Contre-exemple : une article en retard mais soigneusement mauvais

À une semaine d’écart, France 3 a sorti un article pour revenir sur « l’affaire » précédente, mais avec un article d’une qualité notablement inférieure à la quasi-totalité des précédents.

Nucléaire : du tritium dans les eaux de la Vienne, un danger ?

Commentaire de texte en image :

Juillet 2019 : l’emballement

En Juillet, la même ACRO a publié un communiqué, repris par le Canard Enchaîné et l’AFP, révélant la présence de tritium dans l’eau potable en région parisienne. Et là, les réseaux sociaux se sont enflammés.

Des images fake ont notamment été massivement diffusées, dans lesquelles était indiqué que la Préfecture d’Île-de-France avait pris un arrêté pour interdire la consommation d’eau du robinet.

Des messages audios circulaient sur Whatsapp et Messenger d’une prétendue infirmière indiquant que dans son hôpital, on avait détecté du « titanium » (sic) dans l’eau du robinet et qu’elle n’était plus consommée.

De manière général, une forte incitation était donnée à ne pas boire l’eau du robinet, alors même qu’une vague caniculaire s’abattait sur la France, avec des risques sanitaires très importants, et où le message à faire circuler était au contraire : BUVEZ, hydratez-vous. La désinformation galopante sur cette histoire de tritium était susceptible de faire des victimes.

Qu’en était-il réellement ? Et bien l’ACRO, pour l’eau potable, n’avait pas réalisé de mesure comme c’était le cas pour le pic de janvier, mais avait compilé et cartographié les teneurs en tritium dans l’eau potable mesurées les services du Ministère de la Santé. Il s’agissait donc de données connues des autorités, suivies par celles-ci, et publiques, et dont aucune n’atteignait 100 Bq/L ! L’alerte, pour ne dire la panique, a été massive bien que totalement injustifiée.
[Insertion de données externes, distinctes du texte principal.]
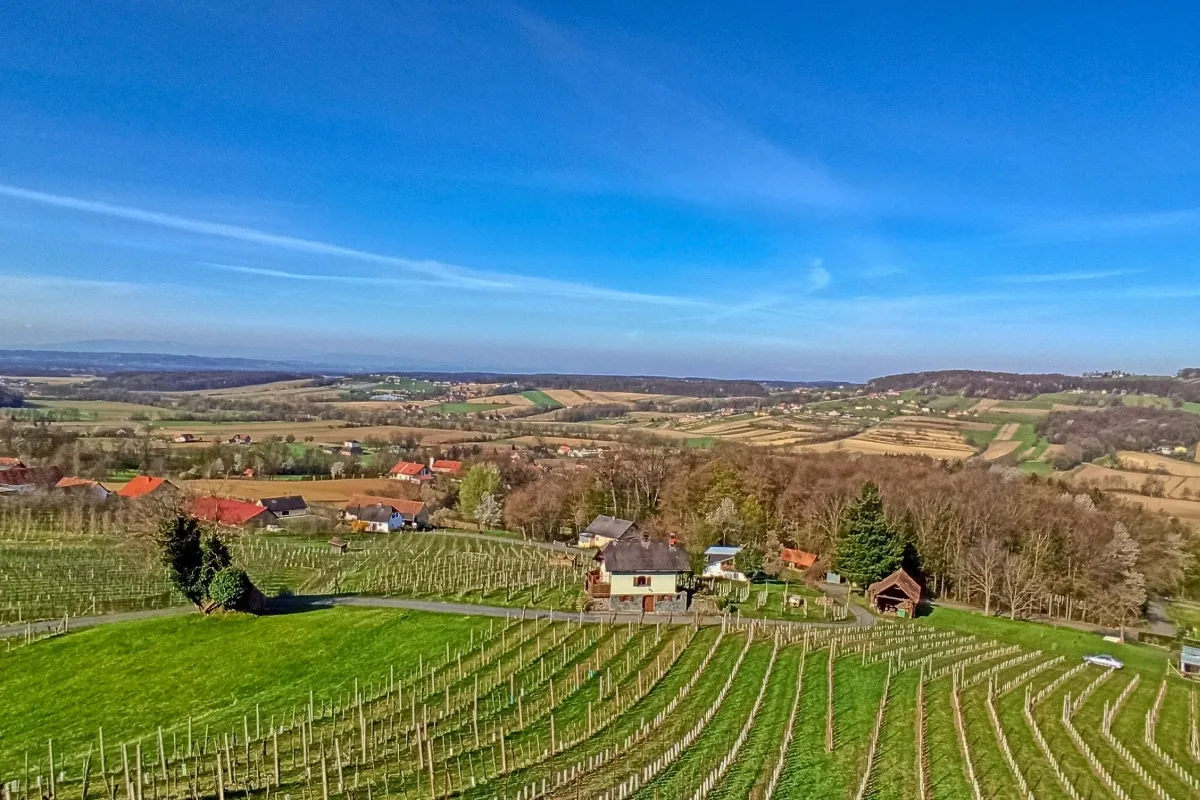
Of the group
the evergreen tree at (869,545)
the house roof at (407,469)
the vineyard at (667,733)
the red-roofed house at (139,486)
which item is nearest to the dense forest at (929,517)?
the evergreen tree at (869,545)

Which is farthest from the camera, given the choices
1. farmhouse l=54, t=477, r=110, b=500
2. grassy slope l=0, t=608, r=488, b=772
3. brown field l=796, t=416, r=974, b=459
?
brown field l=796, t=416, r=974, b=459

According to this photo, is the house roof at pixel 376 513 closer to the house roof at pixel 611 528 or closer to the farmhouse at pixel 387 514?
the farmhouse at pixel 387 514

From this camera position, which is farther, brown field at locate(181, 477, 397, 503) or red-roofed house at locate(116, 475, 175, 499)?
brown field at locate(181, 477, 397, 503)

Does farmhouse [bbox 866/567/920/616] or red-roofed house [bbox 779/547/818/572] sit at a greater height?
farmhouse [bbox 866/567/920/616]

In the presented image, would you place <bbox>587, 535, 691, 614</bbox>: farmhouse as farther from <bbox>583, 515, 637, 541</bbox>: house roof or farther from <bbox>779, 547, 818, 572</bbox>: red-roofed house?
<bbox>583, 515, 637, 541</bbox>: house roof

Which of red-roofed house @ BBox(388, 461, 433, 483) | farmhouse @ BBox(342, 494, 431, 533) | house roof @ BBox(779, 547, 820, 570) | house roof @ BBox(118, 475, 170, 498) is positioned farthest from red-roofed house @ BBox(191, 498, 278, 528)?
house roof @ BBox(779, 547, 820, 570)

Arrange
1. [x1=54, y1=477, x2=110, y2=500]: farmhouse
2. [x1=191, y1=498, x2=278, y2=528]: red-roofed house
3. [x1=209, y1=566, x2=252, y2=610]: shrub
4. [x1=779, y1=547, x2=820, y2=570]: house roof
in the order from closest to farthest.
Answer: [x1=209, y1=566, x2=252, y2=610]: shrub → [x1=779, y1=547, x2=820, y2=570]: house roof → [x1=191, y1=498, x2=278, y2=528]: red-roofed house → [x1=54, y1=477, x2=110, y2=500]: farmhouse

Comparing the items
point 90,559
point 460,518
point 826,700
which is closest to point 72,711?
point 826,700
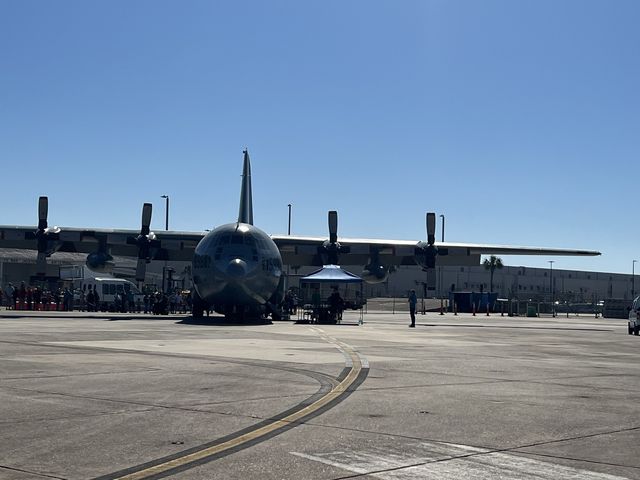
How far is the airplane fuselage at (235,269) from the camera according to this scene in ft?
120

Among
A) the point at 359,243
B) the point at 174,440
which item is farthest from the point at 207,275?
the point at 174,440

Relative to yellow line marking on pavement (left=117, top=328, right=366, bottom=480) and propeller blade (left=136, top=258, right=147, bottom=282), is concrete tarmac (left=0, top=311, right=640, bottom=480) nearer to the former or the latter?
yellow line marking on pavement (left=117, top=328, right=366, bottom=480)

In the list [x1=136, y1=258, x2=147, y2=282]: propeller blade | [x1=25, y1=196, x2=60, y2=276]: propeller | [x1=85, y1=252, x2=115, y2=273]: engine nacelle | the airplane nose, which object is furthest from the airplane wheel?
[x1=25, y1=196, x2=60, y2=276]: propeller

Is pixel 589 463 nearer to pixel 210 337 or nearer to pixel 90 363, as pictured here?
pixel 90 363

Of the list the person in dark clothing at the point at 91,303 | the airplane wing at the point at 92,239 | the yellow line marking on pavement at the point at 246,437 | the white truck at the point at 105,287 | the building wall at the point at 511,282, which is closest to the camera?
the yellow line marking on pavement at the point at 246,437

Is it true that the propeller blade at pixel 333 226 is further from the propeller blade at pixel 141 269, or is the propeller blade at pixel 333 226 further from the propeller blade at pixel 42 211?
the propeller blade at pixel 42 211

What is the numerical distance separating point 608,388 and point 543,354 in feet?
25.9

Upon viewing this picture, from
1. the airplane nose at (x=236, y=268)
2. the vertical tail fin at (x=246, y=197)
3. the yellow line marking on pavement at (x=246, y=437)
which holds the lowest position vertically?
the yellow line marking on pavement at (x=246, y=437)

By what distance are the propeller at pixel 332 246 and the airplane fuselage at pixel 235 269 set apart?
11803mm

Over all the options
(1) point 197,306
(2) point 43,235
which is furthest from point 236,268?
(2) point 43,235

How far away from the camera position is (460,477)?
674cm

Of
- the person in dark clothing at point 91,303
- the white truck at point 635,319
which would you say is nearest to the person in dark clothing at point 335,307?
the white truck at point 635,319

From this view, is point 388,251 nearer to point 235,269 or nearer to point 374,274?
point 374,274

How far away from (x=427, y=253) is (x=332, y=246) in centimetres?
601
Les démentis par la Préfecture et les hôpitaux ont été assez rapides (j’ai en revanche noté la discrétion de l’IRSN et l’ASN, sur les réseaux sociaux et dans la presse), mais la peur et les scandales se répandent bien plus vite que l’information vérifiée et rassurante :

La carte mise en ligne par l’ACRO permet d’ailleurs de constater des communes où l’eau potable est dite « contaminée au tritium » pour des activités inférieures à 1 Bq/L (Paris X, XI, XVIII, XIX et XX par exemple), preuve s’il était besoin que la question sanitaire était exclue de leur démarche visant simplement à alarmer.

Ce récit touche à sa fin, mais je vous laisse profiter d’un article de Checknews qui relate plus en détail les événements de juillet.

Octobre : les investigations de l’IRSN

Si les annonces les plus médiatiques furent celles de juillet, elles ne présentaient aucun intérêt du point de vue de la sûreté nucléaire. En revanche, l’alerte de juin sur la contamination de janvier était à même de conduire à des investigations supplémentaires pour expliquer cette contamination atteignant 310 Bq/L.

L’Institut de Radioprotection et de Sûreté Nucléaire a publiés ses résultats en octobre, exposant les hypothèses qu’ils avaient considérées, si elles avaient été retenues ou écartées, et pour quelles raisons.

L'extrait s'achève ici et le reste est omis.